When the coke core glows white, chemical action begins in the mixture around it. The top of the furnace now slowly settles, and cracks in long, irregular fissures, sending out a pungent gas which, when lighted, burns lambent blue. This gas is carbon monoxide, and during the process nearly six tons of it are thrown off and wasted. It seems, indeed, a somewhat extravagant process, for fifty-six pounds of gas are produced for every forty of carborundum.
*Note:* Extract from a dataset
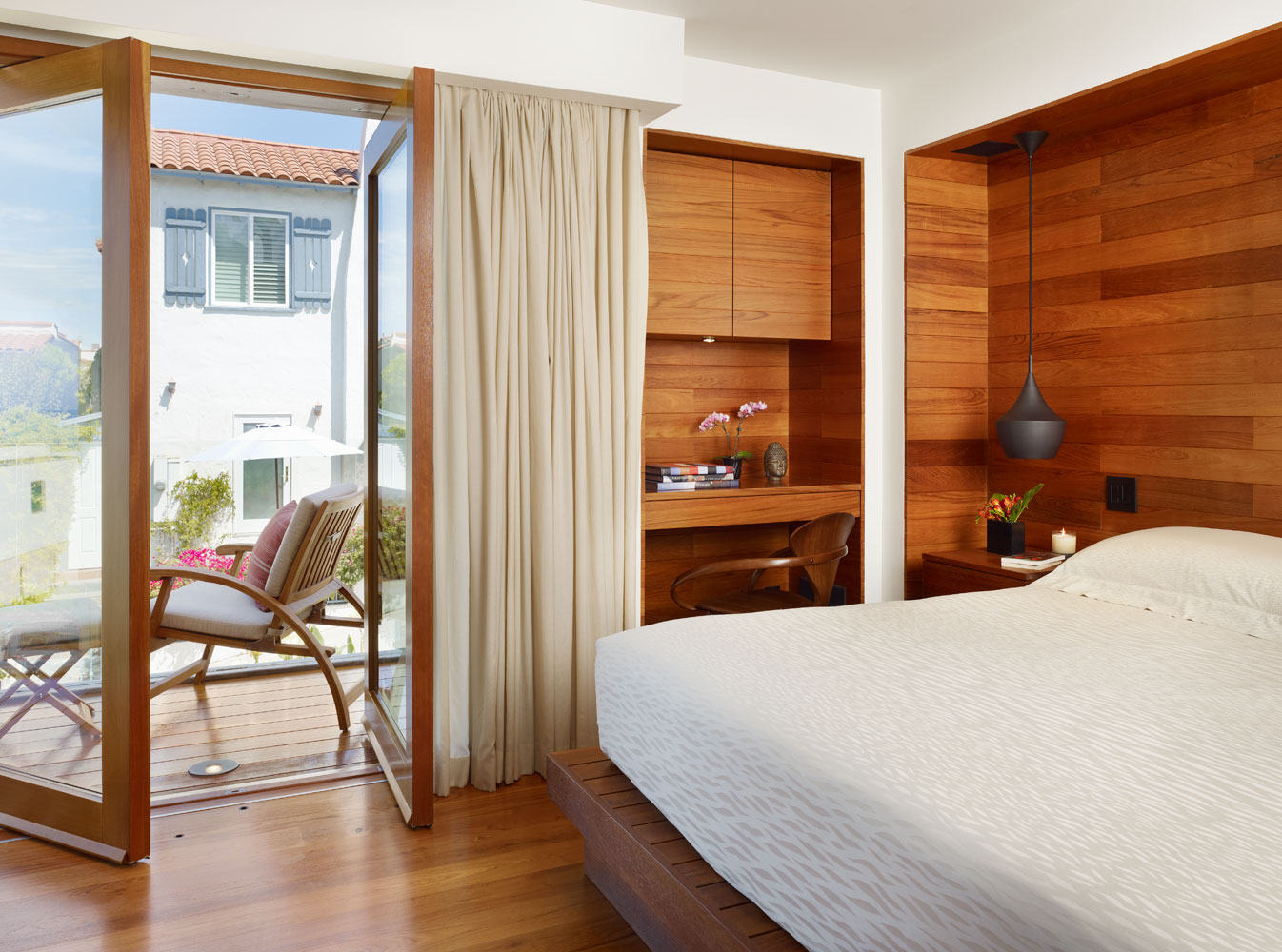 10 Tips on Small Bedroom Interior Design clean cozy atmosphere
"It is very distinctly a geological condition," said Mr. Fitzgerald; "crystals are not only formed exactly as they are in the earth, but we have our own little earthquakes and volcanoes." Not infrequently gas collects, forming a miniature mountain, with a crater at its summit, and blowing a magnificent fountain of flame, lava, and dense white vapour high into the air, and roaring all the while in a most terrifying manner. The workmen call it "blowing off."
Blowing Off.
"Not infrequently gas collects, forming a miniature mountain, with a crater at its summit, and blowing a magnificent fountain of flame, lava, and dense white vapour high into the air, and roaring all the while in a most terrifying manner."
At the end of thirty-six hours the current is cut off, and the furnace is allowed to cool, the workmen pulling down the brick as rapidly as they dare. At the centre of the furnace, surrounding the core, there remains a solid mass of carborundum as large in diameter as a hogshead. Portions of this mass are sometimes found to be composed of pure, beautifully crystalline graphite. This in itself is a surprising and significant product, and it has opened the way directly to graphite-making on a large scale. An important and interesting feature of the new graphite industry is the utilisation it has effected of a product from the coke regions of Pennsylvania which was formerly absolute waste.
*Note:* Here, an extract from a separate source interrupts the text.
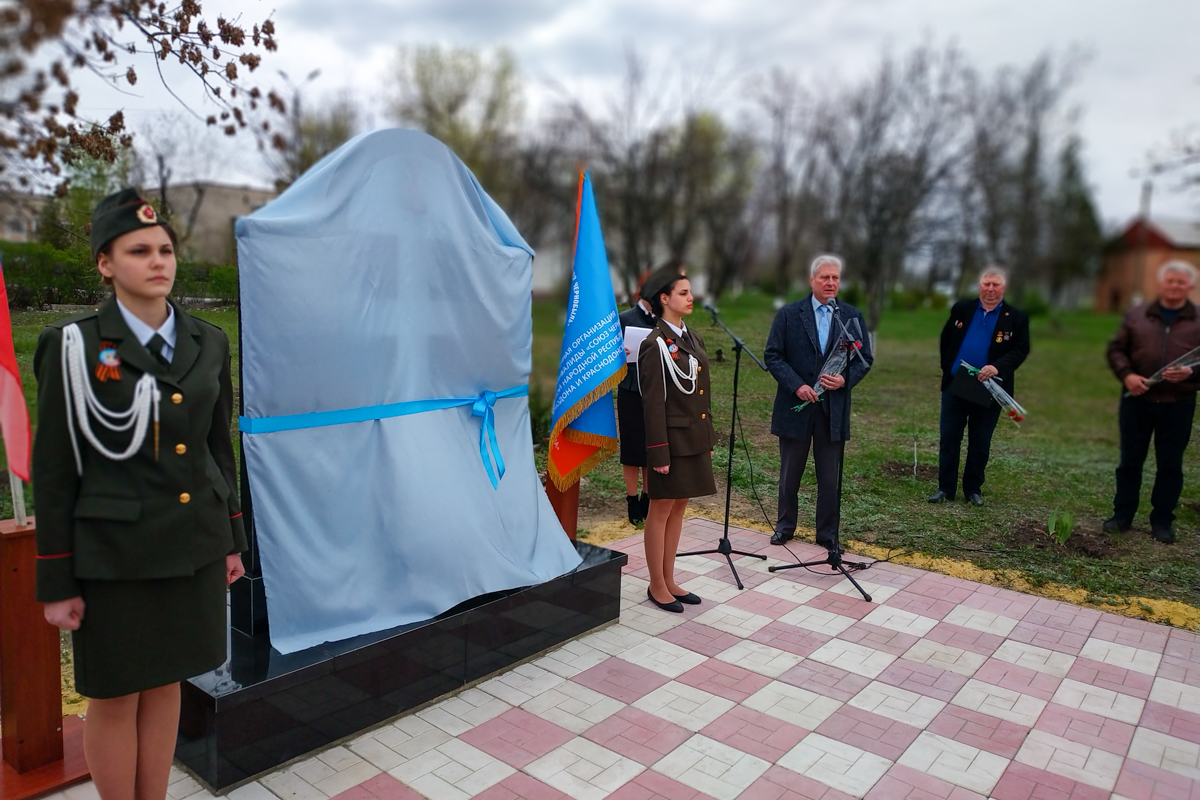 В поселке Новосветловка состоялось открытие памятного знака «Колокол Чернобыля»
To return to carborundum: when the furnace has been cooled and the walls torn away, the core of carborundum is broken open, and the beautiful purple and blue crystals are laid bare, still hot. The sand and the coke have united in a compound nearly as hard as the diamond and even more indestructible, being less inflammable and wholly indissoluble in even the strongest acids. After being taken out, the crystals are crushed to powder and combined in various forms convenient for the various uses for which it is designed.
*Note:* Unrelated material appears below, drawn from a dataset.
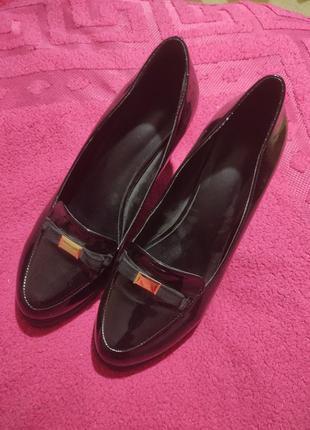 Мешти,туфлі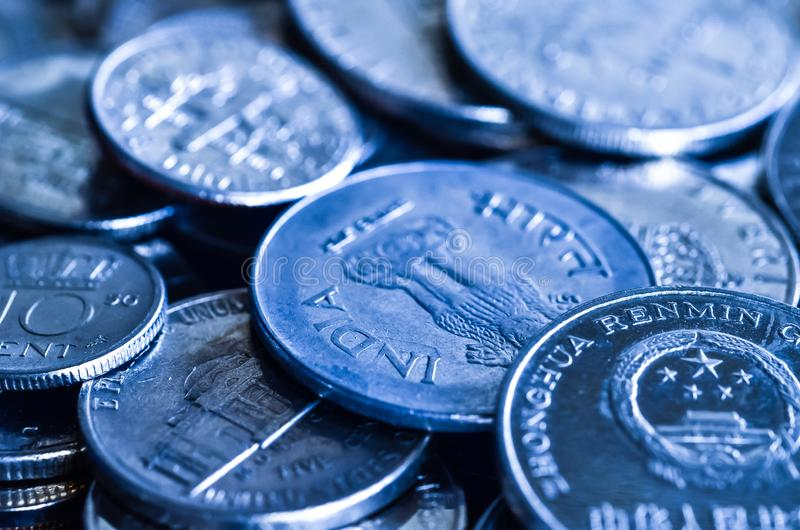 硬币做蓝色口气 免版税库存照片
I asked Mr. Acheson if he could make diamonds in his furnaces. "Possibly," he answered, "with certain modifications." Diamonds, as he explained, are formed by great heat and great pressure. The great heat is now easily obtained, but science has not yet learned nature's secret of great pressure. Moissan's method of making diamonds is to dissolve coke dust in molten iron, using a carbon crucible into which the electrodes are inserted. When the whole mass is fluid, the crucible and its contents are suddenly dashed into cold water or melted lead. This instantaneous cooling of the iron produces enormous pressure, so that the carbon is crystallised in the form of diamond.
But whatever it may or may not yet be able to do in the matter of diamond-making, there can be no doubt that the possibilities of the electrical furnace are beyond all present conjecture. With American inventors busy in its further development, and with electricity as cheap as the mighty power of Niagara can make it, there is no telling what new and wonderful products, now perhaps wholly unthought-of by the human race, it may become possible to manufacture, and manufacture cheaply.